The Frenkel Kontorova Model written by Oleg M. Braun and has been published by Springer Science & Business Media this book supported file pdf, txt, epub, kindle and other format this book has been release on 2013-03-14 with Science categories.

Theoretical physics deals with physical models. The main requirements for a good physical model are simplicity and universality. Universal models which can be applied to describe a variety of different phenomena are very rare in physics and, therefore, they are of key importance. Such models attract the special attention of researchers as they can be used to describe underlying physical concepts in a simple way. Such models appear again and again over the years and in various forms, thus extending their applicability and educa tional value. The simplest example of this kind is the model of a pendulum; this universal model serves as a paradigm which encompasses basic features of various physical systems, and appears in many problems of very different physical context. Solids are usually described by complex models with many degrees of freedom and, therefore, the corresponding microscopic equations are rather complicated. However, over the years a relatively simple model, known these days as the Prenkel-K ontorova model, has become one of the fundamental and universal tools of low-dimensional nonlinear physics; this model describes a chain of classical particles coupled to their neighbors and subjected to a pe riodic on-site potential.

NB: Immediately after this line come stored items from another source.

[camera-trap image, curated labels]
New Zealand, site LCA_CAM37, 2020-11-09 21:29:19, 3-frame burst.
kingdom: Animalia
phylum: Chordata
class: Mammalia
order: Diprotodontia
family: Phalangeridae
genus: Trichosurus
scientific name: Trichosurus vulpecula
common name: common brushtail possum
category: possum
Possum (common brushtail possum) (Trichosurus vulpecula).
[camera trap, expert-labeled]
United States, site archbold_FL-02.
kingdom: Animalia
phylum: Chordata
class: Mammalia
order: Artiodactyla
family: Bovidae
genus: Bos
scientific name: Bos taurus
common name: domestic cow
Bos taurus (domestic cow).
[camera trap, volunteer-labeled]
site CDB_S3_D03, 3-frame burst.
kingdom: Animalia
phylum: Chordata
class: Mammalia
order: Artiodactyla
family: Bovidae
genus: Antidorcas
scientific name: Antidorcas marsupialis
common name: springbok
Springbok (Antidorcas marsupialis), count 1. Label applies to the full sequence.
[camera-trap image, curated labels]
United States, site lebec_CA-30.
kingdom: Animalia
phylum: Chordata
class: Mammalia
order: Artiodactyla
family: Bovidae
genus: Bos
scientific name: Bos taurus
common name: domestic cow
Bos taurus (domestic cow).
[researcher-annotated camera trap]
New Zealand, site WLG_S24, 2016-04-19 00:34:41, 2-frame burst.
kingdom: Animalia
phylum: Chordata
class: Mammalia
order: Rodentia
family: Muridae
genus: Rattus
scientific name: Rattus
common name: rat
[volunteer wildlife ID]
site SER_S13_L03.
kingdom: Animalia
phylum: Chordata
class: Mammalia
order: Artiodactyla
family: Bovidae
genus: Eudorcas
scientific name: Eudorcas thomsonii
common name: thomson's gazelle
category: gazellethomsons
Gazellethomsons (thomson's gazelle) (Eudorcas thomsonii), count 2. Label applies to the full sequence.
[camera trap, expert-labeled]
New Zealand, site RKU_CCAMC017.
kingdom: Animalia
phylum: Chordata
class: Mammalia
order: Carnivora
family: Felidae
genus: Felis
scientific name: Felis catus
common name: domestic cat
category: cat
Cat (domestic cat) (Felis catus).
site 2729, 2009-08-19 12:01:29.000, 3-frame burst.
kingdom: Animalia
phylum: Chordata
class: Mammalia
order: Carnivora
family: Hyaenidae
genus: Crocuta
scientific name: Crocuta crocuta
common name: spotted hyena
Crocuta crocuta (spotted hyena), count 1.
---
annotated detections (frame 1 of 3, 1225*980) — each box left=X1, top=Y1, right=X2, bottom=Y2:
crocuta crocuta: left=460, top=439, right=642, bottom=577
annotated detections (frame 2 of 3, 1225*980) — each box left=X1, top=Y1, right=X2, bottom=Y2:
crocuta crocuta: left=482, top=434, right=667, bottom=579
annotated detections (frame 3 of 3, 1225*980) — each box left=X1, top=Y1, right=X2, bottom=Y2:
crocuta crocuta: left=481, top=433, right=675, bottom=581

Proceedings Of The Third Asian Mathematical Conference 2000

DOWNLOAD
Author : Toshikazu Sunada
language : en
Publisher: World Scientific
Release Date : 2002

Proceedings Of The Third Asian Mathematical Conference 2000 written by Toshikazu Sunada and has been published by World Scientific this book supported file pdf, txt, epub, kindle and other format this book has been release on 2002 with Mathematics categories.

COntains 55 research and expository articles on a wide range of currently active and interesting areas in pure and applied mathematics.